2 Replies Latest reply on Apr 26, 2012 2:30 PM by yelin666

    data replication performance issue in 5.1.0 & 5.1.3

    yelin666

      We encountered data replication performance issue in both Infinispan 5.1.3.FINAL & 5.1.0.FINAL. I attached a simple example, which could reproduce the issue. In general, the issue occurs on Windows platforms (I tried on XP & Server 2003) more frequently. On Linux, it may only occur once in a few hours. Also, it happens more frequently to TCP than UDP. So my example is using TCP.

       

      To use the attached example, unzip it to a Windows directory and follow these steps:

      1. Go to cache-write-test directory, run "mvn install".
      2. Go to cache-write-test\target\release diretory, run "run.bat" and leave it there.
      3. Open another cmd window, go to the same directory, run "run.bat >out.log", and leave it running for 20-30 minites.
      4. Open another cmd window, go to the same directory, run "grep --regex="[0123456789]\{3,\} milliseconds" out.log". It will show all replication times more than 100 milliseconds, while the normal case takes no time (0 milliseconds). Sometimes the replication could go more than 800 milliseconds.

       

      Could you please suggest what introduces the big jitter in the replication time?

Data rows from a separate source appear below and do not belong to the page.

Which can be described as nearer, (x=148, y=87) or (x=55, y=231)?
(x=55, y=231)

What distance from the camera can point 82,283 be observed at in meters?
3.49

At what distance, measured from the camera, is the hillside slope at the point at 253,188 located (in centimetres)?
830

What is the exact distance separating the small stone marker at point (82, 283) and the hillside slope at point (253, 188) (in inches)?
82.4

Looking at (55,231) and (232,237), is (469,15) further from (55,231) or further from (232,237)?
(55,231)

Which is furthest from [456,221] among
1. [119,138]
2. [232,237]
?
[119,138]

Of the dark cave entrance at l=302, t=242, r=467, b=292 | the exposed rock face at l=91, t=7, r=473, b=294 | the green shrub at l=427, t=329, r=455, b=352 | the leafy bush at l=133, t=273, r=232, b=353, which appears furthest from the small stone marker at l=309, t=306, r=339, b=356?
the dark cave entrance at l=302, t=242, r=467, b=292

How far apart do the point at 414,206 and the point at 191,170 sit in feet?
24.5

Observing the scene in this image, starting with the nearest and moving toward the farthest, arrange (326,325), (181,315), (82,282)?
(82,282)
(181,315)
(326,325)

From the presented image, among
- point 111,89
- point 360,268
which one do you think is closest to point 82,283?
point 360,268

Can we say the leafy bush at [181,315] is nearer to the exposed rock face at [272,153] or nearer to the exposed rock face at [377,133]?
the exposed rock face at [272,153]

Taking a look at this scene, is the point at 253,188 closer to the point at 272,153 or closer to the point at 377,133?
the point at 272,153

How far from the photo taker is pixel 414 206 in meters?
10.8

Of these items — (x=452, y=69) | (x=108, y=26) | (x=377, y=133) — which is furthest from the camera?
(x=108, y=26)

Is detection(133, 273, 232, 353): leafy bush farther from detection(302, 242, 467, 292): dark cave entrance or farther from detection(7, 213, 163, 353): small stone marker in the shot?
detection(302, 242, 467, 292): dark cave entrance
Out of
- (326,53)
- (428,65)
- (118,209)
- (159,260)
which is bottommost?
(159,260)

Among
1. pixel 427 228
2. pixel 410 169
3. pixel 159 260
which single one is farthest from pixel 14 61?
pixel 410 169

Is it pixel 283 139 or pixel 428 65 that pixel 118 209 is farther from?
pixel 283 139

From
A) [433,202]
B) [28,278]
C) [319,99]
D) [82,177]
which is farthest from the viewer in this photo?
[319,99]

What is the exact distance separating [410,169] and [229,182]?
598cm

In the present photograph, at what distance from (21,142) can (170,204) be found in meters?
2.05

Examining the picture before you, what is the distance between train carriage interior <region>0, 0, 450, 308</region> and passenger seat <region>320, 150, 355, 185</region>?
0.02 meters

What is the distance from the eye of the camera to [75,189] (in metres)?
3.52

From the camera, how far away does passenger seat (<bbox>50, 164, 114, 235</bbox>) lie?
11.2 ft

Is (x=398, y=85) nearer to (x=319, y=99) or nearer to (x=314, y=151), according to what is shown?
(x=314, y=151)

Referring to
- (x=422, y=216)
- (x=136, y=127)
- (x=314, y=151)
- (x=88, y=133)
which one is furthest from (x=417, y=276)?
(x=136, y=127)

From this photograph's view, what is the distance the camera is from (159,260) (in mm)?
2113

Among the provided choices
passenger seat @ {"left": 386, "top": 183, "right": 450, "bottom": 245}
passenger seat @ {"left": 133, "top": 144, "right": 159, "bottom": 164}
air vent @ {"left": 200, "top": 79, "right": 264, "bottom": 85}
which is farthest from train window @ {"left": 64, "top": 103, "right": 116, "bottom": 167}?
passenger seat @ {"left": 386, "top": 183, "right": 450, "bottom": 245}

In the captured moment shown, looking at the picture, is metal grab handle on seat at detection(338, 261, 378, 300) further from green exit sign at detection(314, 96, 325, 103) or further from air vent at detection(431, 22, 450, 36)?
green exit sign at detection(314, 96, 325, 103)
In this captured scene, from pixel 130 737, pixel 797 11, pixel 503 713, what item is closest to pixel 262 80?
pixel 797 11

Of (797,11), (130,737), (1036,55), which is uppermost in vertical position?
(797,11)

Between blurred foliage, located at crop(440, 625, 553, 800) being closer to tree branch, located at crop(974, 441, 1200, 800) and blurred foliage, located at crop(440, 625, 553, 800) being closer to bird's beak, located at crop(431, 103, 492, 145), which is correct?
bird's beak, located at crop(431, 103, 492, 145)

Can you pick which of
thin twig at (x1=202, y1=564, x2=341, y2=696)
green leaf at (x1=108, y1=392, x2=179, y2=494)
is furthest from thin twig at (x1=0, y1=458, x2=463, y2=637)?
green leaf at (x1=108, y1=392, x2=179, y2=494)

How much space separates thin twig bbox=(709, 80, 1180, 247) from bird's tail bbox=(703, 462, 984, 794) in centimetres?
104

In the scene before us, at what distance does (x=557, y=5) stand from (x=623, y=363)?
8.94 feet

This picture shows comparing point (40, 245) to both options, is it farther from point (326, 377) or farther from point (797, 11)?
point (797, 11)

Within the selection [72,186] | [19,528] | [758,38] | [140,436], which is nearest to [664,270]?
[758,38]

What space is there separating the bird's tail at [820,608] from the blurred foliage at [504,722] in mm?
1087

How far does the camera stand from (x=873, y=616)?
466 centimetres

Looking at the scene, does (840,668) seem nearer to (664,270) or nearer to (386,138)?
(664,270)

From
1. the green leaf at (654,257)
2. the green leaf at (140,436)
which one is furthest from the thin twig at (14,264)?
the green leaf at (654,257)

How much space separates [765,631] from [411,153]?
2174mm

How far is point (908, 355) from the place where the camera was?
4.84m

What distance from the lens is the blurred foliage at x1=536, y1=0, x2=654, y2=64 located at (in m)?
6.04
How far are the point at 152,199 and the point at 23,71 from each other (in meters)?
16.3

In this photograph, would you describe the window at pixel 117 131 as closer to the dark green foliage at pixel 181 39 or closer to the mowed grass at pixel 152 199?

My JGroups configuration is under cache-writer-test\src\main\resources\my-jgroups-tcp.xml, please let me know if you see any issue in the configuration.

       

      I'd appreciate help on this issue.

       

      Lin

        • 1. Re: data replication performance issue in 5.1.0 & 5.1.3
          belaban

          Hard to say, this could be caused by:

          • Garbage collection. The rule of thumb is that GC stops for 1 sec per GB of heap eventually. This also depends on the OS/JVM used.
          • Both thread pools are configured to discard a message when all threads are in use. This would lead to retransmission and you have 300ms as smallest retransmit time.
          • Flow control: when a sender runs out of credits, it is blocked until the receiver(s) send more credits.

           

          I suggest you enable verbose GC and see if the times when a full GC happened correlate with your hiccups.

          • 2. Re: data replication performance issue in 5.1.0 & 5.1.3
            yelin666

            Per your suggestion on GC, I updated my script, which disabled explicit GC, used CMS GC, and turned on GC logging. I also upgraded to Infinispan 5.1.4.FINAL, which is using JGroups 3.0.9.FINAL. I re-run the test, and the jitters are NOT related to GC.

             

            What you mentioned about thread pools & flow control are the general rules. In my test, I have one cache instance stand by without any activities (just to support the data replication), and another instance updating 50 data objects every 2 seconds. So I don't see those 2 rules would be applicable to my test either.

             

            I attached my simple example again with the new script. Now run the first instance using "run 1", and the second instance using "run 2 >out.log". So could you please try running the test on your Windows platform, and see if you can find out what's the problem? Thanks in advance.